[Written exercise]:
How many lines of the records contain the word "meters"? Give only the number.

[Dataset entries]:
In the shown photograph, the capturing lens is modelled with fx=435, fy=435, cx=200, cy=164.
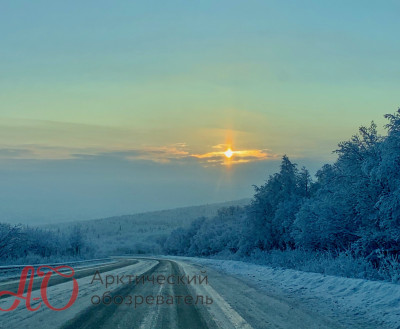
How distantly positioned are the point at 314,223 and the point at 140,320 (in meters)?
21.7

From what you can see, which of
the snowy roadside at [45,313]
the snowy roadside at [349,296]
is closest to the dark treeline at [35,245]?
the snowy roadside at [45,313]

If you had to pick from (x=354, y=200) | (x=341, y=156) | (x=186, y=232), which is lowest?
(x=186, y=232)

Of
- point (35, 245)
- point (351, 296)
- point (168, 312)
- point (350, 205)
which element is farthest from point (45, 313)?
point (35, 245)

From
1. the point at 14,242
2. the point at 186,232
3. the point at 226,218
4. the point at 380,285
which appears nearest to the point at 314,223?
the point at 380,285

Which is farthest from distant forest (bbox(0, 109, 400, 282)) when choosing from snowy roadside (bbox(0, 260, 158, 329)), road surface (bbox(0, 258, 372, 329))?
snowy roadside (bbox(0, 260, 158, 329))

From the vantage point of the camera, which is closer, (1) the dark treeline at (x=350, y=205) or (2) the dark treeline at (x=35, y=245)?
(1) the dark treeline at (x=350, y=205)

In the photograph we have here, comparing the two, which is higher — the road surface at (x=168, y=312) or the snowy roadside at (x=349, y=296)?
the road surface at (x=168, y=312)

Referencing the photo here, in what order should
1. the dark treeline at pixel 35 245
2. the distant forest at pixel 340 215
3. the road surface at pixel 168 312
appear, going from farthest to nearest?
the dark treeline at pixel 35 245 < the distant forest at pixel 340 215 < the road surface at pixel 168 312

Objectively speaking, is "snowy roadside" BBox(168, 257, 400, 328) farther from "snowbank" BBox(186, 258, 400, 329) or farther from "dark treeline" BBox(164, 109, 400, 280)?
"dark treeline" BBox(164, 109, 400, 280)

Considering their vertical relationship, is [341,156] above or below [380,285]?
above

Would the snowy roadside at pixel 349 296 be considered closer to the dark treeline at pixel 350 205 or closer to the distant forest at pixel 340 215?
the distant forest at pixel 340 215

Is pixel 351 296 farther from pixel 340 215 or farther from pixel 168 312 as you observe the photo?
pixel 340 215

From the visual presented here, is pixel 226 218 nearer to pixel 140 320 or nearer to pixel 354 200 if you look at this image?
pixel 354 200

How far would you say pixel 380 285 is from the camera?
12133 millimetres
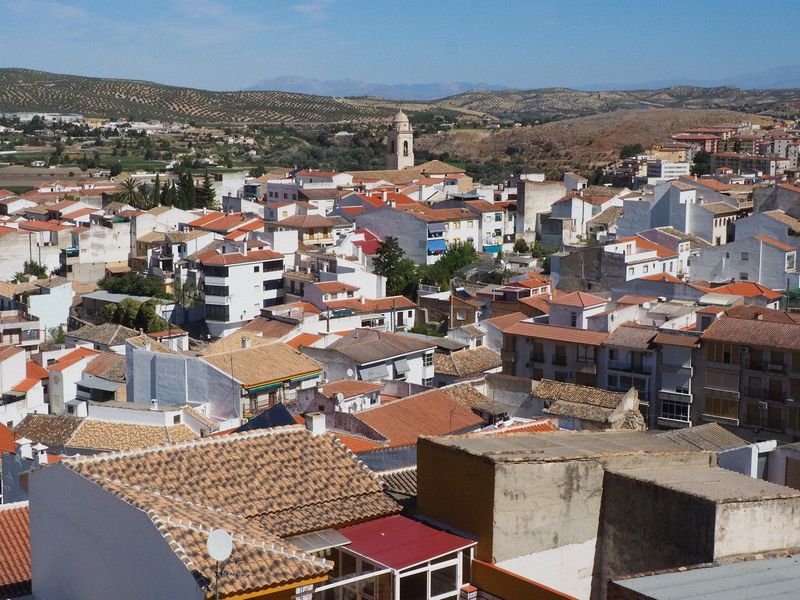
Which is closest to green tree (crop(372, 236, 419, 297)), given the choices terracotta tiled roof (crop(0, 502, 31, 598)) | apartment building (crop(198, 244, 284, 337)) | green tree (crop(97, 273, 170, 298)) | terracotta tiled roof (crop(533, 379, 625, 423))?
apartment building (crop(198, 244, 284, 337))

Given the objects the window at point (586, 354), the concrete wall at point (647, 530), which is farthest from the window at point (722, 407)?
the concrete wall at point (647, 530)

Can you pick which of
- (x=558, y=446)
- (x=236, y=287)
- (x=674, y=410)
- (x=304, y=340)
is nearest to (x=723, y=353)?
(x=674, y=410)

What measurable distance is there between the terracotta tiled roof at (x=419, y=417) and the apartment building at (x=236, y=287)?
16768mm

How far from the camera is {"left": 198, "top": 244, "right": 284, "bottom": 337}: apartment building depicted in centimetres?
3697

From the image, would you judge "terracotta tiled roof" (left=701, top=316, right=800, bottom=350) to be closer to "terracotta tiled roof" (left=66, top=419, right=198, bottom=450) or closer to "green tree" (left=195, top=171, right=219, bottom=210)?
"terracotta tiled roof" (left=66, top=419, right=198, bottom=450)

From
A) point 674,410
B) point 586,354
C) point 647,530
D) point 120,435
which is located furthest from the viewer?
point 586,354

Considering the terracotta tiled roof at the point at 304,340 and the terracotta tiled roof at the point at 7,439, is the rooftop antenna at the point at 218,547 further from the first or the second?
the terracotta tiled roof at the point at 304,340

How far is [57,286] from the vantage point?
37.8 meters

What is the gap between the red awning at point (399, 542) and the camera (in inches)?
282

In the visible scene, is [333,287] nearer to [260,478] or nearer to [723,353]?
[723,353]

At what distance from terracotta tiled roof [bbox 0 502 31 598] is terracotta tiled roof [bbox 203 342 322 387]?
11.5m

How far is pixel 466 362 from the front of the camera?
2844 centimetres

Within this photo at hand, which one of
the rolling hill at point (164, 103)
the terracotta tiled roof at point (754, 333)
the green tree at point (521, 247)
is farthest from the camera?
the rolling hill at point (164, 103)

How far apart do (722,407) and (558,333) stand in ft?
14.2
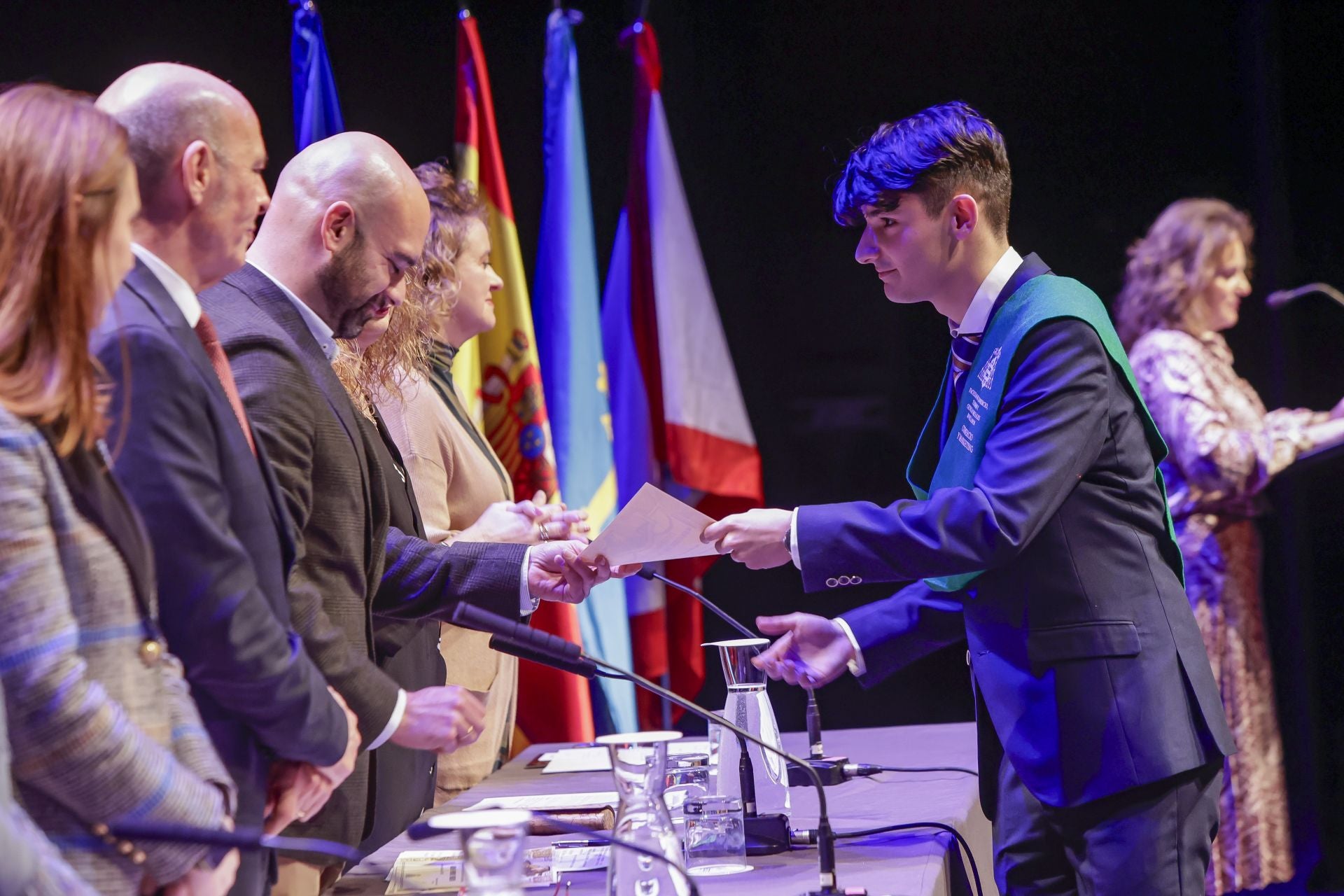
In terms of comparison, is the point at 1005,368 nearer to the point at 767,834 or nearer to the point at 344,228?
the point at 767,834

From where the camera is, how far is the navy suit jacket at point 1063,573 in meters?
1.68

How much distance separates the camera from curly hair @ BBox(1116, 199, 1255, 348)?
3.69 meters

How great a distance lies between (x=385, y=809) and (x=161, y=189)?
96cm

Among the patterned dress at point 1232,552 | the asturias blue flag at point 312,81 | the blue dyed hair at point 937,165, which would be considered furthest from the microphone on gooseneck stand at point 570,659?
the patterned dress at point 1232,552

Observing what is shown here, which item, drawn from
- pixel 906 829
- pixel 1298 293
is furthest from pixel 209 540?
pixel 1298 293

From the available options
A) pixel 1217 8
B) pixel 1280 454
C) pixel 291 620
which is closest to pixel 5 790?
pixel 291 620

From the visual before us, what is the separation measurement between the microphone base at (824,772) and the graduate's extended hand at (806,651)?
0.12 m

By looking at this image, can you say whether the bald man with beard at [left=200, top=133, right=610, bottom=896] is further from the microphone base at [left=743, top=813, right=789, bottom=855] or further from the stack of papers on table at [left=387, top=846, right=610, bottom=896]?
the microphone base at [left=743, top=813, right=789, bottom=855]

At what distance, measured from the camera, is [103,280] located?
112 cm

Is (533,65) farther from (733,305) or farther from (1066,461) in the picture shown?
(1066,461)

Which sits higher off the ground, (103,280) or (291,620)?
(103,280)

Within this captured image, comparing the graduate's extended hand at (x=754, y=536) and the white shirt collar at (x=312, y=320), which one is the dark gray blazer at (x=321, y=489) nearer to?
the white shirt collar at (x=312, y=320)

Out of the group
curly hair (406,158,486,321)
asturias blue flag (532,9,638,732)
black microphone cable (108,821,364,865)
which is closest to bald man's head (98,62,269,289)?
black microphone cable (108,821,364,865)

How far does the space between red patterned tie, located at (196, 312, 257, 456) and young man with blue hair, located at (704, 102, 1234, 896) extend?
2.50 ft
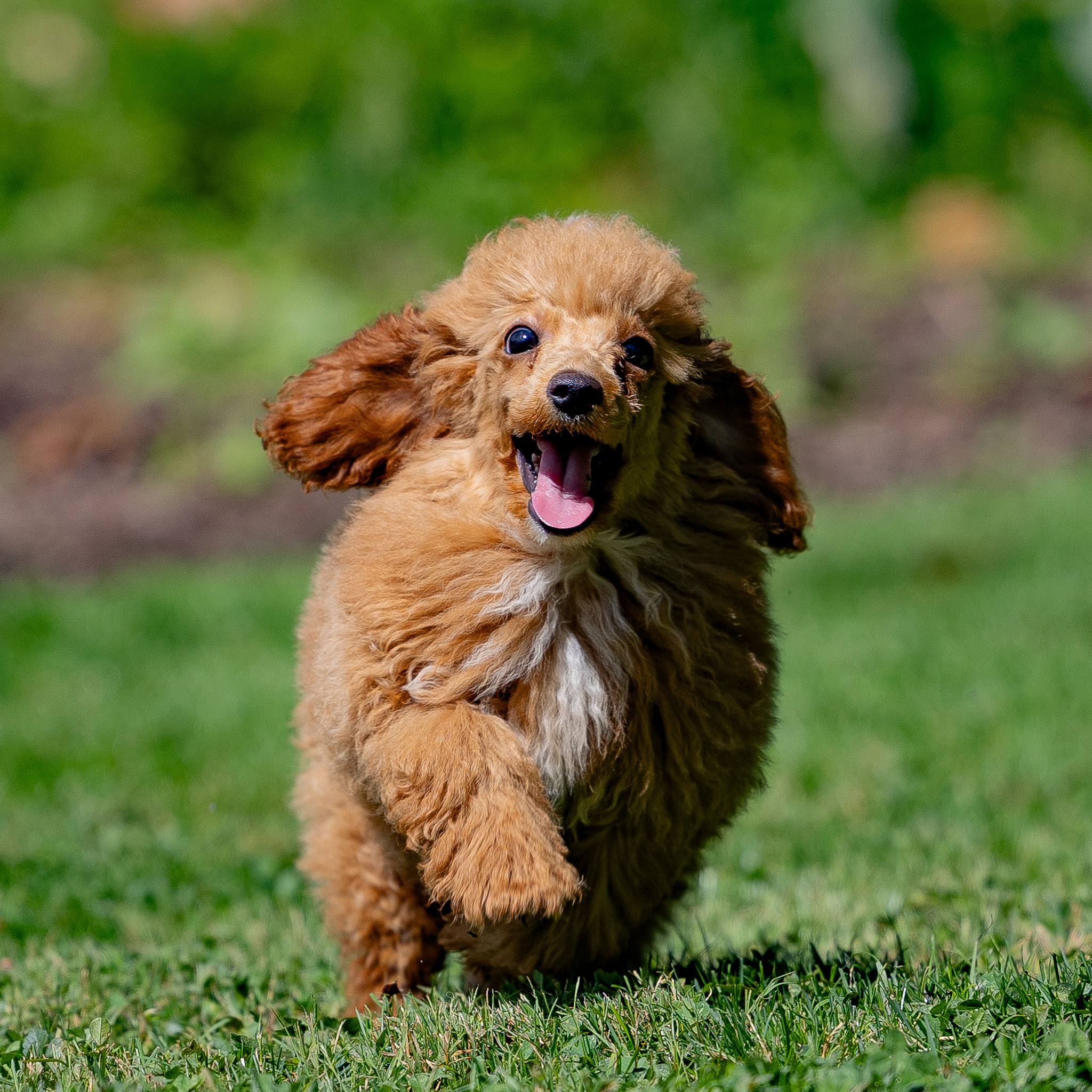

[Task answer]:
4